● LISTED ENTRIES:
= Beginning of Section =

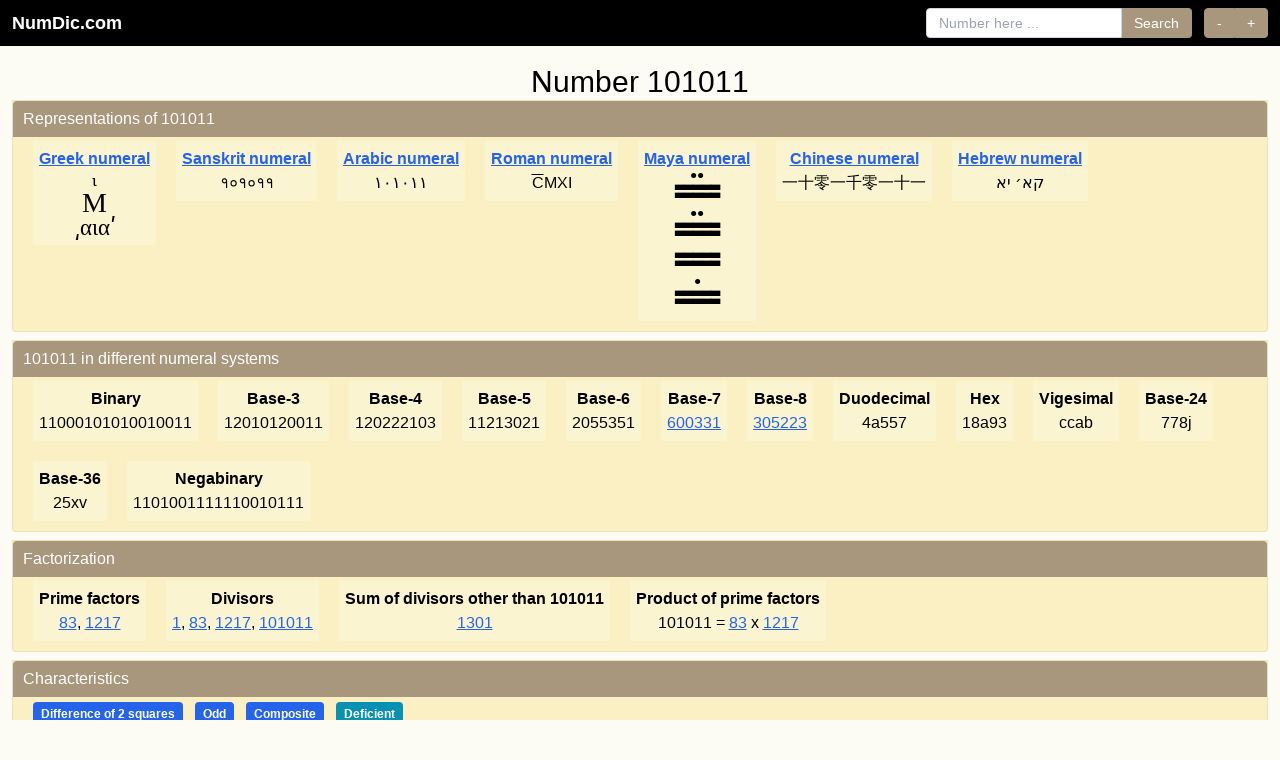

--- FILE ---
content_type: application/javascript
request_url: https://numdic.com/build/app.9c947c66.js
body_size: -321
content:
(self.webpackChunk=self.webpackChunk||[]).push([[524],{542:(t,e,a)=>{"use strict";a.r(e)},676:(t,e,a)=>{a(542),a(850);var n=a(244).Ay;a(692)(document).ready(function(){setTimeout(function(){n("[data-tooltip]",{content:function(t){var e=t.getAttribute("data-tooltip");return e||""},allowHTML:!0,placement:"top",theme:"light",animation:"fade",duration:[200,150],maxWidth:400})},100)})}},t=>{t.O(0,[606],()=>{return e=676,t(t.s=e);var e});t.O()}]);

= End of Section =

● WHAT YOU WILL DO:
Exactly as they appear, write out the lines from the one containing "request_url: https://numdic.com/build/app.9c947c66.js" through the final line of the entries above, both included.

● ANSWER SECTION:
request_url: https://numdic.com/build/app.9c947c66.js
body_size: -321
content:
(self.webpackChunk=self.webpackChunk||[]).push([[524],{542:(t,e,a)=>{"use strict";a.r(e)},676:(t,e,a)=>{a(542),a(850);var n=a(244).Ay;a(692)(document).ready(function(){setTimeout(function(){n("[data-tooltip]",{content:function(t){var e=t.getAttribute("data-tooltip");return e||""},allowHTML:!0,placement:"top",theme:"light",animation:"fade",duration:[200,150],maxWidth:400})},100)})}},t=>{t.O(0,[606],()=>{return e=676,t(t.s=e);var e});t.O()}]);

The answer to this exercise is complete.